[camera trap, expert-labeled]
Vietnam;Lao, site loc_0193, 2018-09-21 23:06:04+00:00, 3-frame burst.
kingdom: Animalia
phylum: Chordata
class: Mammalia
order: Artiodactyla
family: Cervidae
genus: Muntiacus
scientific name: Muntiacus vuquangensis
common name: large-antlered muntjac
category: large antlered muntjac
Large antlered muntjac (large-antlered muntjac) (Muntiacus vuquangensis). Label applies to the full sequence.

※ ※ ※

Problem to solve:
All of the data is to be transcribed exactly as written.

Exercise output:
[camera trap, expert-labeled]
Vietnam;Lao, site loc_0193, 2018-09-21 23:06:04+00:00, 3-frame burst.
kingdom: Animalia
phylum: Chordata
class: Mammalia
order: Artiodactyla
family: Cervidae
genus: Muntiacus
scientific name: Muntiacus vuquangensis
common name: large-antlered muntjac
category: large antlered muntjac
Large antlered muntjac (large-antlered muntjac) (Muntiacus vuquangensis). Label applies to the full sequence.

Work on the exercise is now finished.